Nevertheless, at home, there are also hurdles that you have to overcome. The feeling of awkwardness is one tough issue to crack. There are things that teens can openly discuss with their friends but would be unwilling to talk it out with the parents. Masturbation is one such topic. So the challenge lies in breaking that barrier. And the opportunities to tactfully break the ice may be rare so once it presents itself, immediately grab the opportunity of opening the topic. For example, try to listen to the lyrics of the songs your teen listens to and for sure you will hear snatches of sex or sexual innuendos from it. Utilize that moment as a jump off point to start a conversation about sex. More often than not, the best way to disarm a teenager is to be honest. Admit that you also feel uncomfortable with the topic of sex but at the same time reinforce the importance of such a conversation.
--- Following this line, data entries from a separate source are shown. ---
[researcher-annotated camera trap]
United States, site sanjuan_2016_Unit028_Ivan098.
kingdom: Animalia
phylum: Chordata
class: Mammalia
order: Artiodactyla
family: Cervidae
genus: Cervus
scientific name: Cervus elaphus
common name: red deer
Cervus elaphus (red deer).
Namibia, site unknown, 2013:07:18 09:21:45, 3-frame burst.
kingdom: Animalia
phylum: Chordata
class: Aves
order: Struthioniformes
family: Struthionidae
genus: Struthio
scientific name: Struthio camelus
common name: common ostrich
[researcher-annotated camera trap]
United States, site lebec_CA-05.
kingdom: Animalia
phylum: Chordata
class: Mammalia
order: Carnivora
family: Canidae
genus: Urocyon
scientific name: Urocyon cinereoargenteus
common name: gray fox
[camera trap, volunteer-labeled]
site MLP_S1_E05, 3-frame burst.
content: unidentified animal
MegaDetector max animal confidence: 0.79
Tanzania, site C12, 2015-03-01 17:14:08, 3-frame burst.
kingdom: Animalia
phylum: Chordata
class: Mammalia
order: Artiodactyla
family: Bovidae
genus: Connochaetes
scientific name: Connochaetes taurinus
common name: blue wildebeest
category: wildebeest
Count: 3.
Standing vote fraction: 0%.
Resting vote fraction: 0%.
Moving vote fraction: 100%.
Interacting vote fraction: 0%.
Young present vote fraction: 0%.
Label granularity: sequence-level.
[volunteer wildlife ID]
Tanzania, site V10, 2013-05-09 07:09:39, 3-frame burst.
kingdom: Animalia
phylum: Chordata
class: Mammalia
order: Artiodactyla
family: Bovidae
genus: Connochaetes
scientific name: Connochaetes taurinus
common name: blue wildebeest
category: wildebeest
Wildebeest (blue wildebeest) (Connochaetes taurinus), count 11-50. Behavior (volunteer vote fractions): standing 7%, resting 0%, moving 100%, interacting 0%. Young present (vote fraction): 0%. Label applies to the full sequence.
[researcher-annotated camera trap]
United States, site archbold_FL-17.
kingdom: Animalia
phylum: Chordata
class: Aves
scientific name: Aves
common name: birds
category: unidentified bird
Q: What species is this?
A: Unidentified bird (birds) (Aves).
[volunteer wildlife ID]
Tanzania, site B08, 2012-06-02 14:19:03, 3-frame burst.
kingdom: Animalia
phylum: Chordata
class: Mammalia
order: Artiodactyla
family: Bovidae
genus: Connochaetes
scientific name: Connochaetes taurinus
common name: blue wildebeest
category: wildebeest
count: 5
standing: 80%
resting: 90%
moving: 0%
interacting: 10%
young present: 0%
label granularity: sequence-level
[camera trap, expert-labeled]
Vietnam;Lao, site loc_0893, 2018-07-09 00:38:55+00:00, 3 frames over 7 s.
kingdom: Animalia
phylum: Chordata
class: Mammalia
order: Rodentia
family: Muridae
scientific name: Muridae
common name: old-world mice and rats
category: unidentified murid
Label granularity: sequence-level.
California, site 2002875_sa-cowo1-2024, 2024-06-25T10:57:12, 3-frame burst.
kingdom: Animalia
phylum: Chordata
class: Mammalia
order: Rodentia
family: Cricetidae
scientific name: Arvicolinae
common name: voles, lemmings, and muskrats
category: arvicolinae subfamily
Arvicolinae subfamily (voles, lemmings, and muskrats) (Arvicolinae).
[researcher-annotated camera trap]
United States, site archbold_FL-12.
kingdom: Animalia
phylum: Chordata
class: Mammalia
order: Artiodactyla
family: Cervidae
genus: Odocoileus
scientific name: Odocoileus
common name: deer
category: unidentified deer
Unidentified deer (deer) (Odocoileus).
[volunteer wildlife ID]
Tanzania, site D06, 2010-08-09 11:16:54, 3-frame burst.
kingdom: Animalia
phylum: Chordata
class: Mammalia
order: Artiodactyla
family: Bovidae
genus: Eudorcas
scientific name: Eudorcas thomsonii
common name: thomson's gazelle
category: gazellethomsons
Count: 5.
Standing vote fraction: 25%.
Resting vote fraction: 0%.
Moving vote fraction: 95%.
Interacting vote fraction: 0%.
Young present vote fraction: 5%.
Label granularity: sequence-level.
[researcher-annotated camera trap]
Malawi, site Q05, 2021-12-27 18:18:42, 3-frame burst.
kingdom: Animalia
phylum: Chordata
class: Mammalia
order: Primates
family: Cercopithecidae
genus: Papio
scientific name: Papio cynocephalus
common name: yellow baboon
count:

Do not be afraid in being straightforward with topics like oral sex, sexual intercourse, lesbianism, homosexuality, et cetera. Guide them by itemizing the pros and cons. Tell them the dangers of teenage pregnancy and it repercussions. Use them as an example by asking them if they wanted to be a product of unwanted pregnancy.

Whatever your discussions may be, never ever sound as if you are lecturing. And please refrain from scaring them. And most of all, allow them to talk. Know their personal views on the topic. When you know, you have a better grasp of the extent of their knowledge and that is when you would be able to help them better.